#### [Your instructions]
Can you pick up the forum thread about reserving a golden retriever puppy and keep it going after its final sentence?

#### [Selected excerpt]
--- START ---

I just finished doing some research and i've reserved a puppy from the Thistle Rock Goldens...That would be the if-y breeder's stud's parent's owners! :
They are field type goldens i believe...so they will be higher energy, but i've got lots of energy too! 
Thanks for all your help everyone! i'm so glad i didn't have to go with Yogi and Abby...i just didn't have a good feeling about them.
Thistle Rock has OFA tests done on everything! hips, heart, eyes, elbows, thyroid...so, i won't be as worried about health issues later on in life.


----------



## Swampcollie

Did you talk to Tom or Lynn?

Thistlerock has been around for a very long time.


----------



## lgnutah

Did you reserve one of the puppies that will be born in Dec?


----------



## Tahnee GR

Good news-glad to hear it! Let the waiting begin


----------



## Nomes

I talked to Lynn.

--- END ---

#### [Source material]
--- START ---

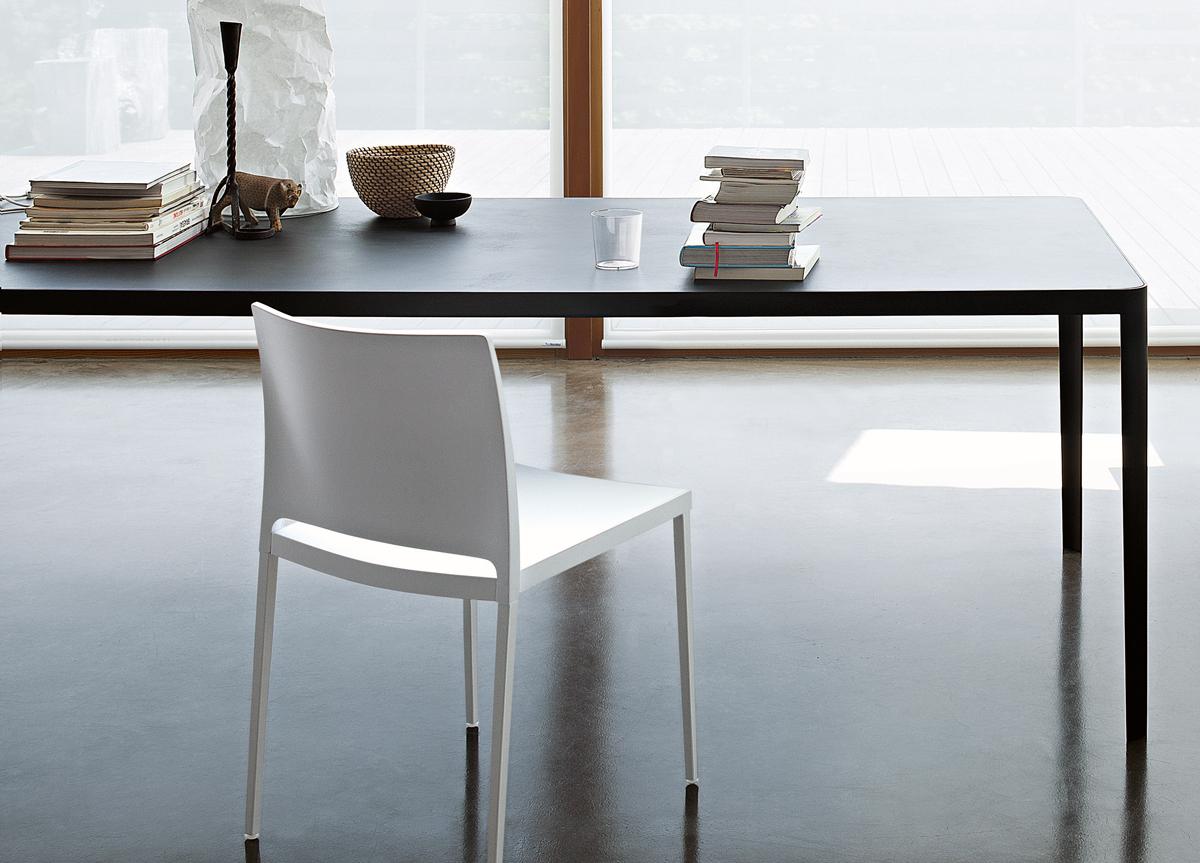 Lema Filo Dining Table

--- END ---
--- START ---

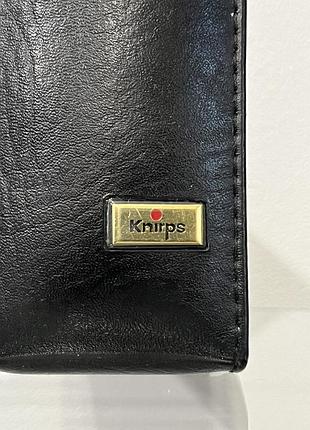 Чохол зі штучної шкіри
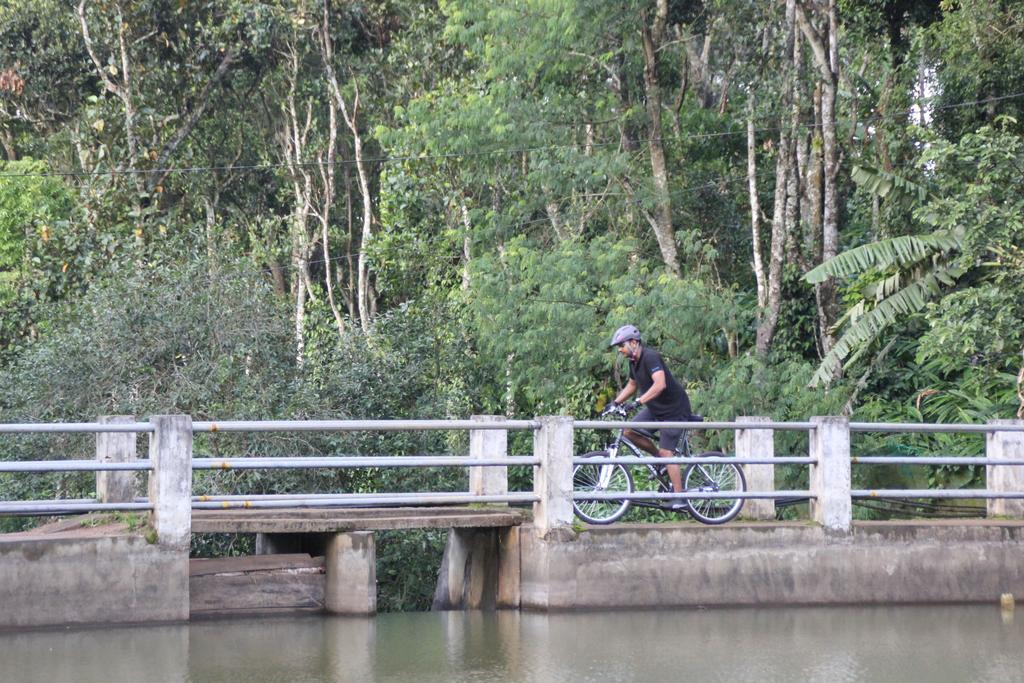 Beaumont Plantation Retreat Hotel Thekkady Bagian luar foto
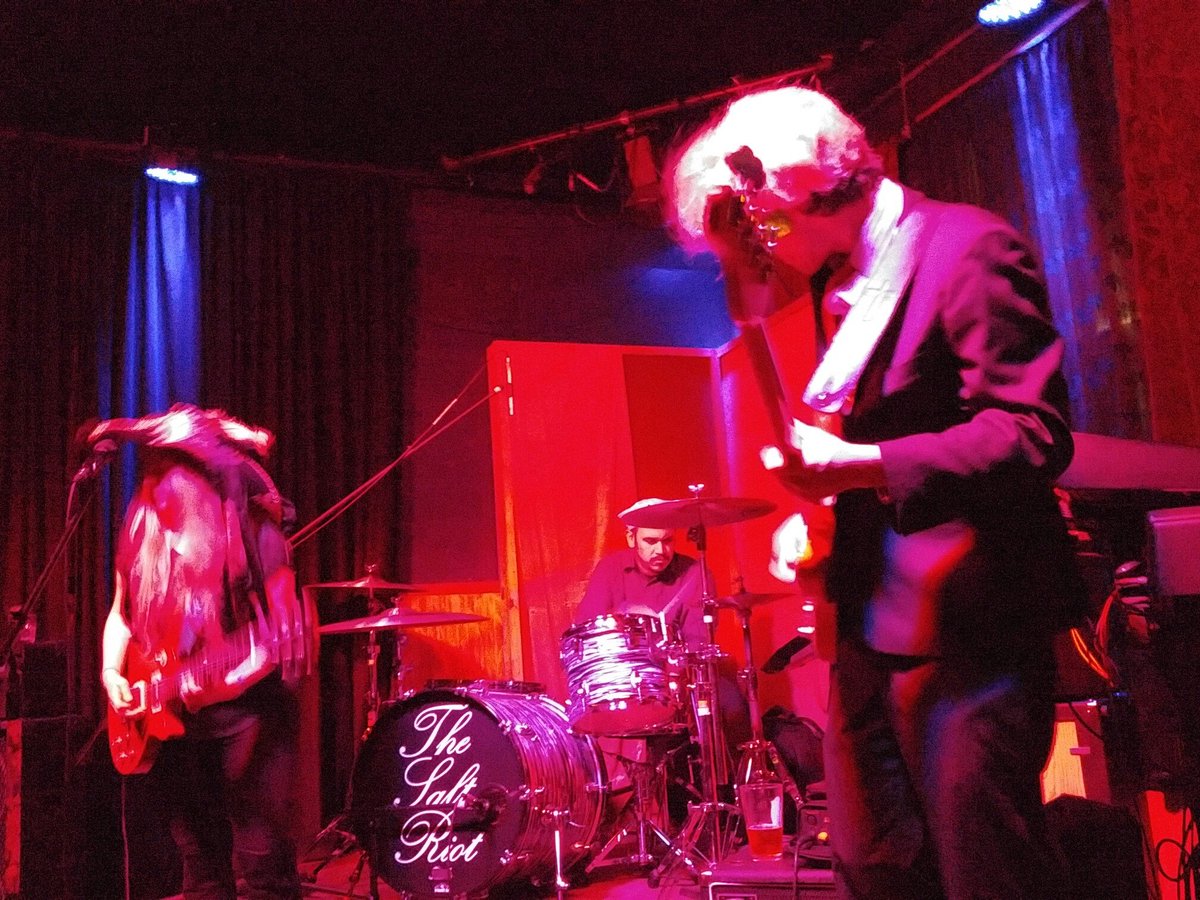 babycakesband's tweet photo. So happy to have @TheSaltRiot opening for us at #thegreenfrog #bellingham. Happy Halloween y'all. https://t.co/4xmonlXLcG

--- END ---

#### [Result of the exercise]
We decided to go with the ones that were born in september actually! they are a little older than i'd like (9weeks) but the mom had an especially clean bill of health! (excellent hips! along with good everything else.) so dad decided to go for her, rather than the other two litters which were born later, which we could get at 7 weeks, but didn't have such an outstanding healthy mom. like, the mom was still healthy, but didn't have the excellent stamp.
And hardly any waiting! Tomorrow is the only day that Dad can make it down to MN/SP in the next two weeks, so we're going tomorrow! 
Weeeee!! I'm so excited! :woot2:


----------



## Jige

WOW that happened fast. I cant wait to see your new pup. Are you getting a girl or a boy? You need a name too? Wow so excited for you.


----------



## Nomes

I know!! it's like we went from "ok, we're getting a puppy soon" to "BAM! we're getting a puppy tomorrow!" 
We're getting a male, (only males are left) and names are _greatly_ appreciated! :


----------



## lgnutah

9 weeks is an excellent age to get the puppy. It will have had enough time with littermates to have learned a bit about bite inhibition.


----------



## Ljilly28

Wow, I missed this thread. Well done by everyone, and congratulations on the new baby!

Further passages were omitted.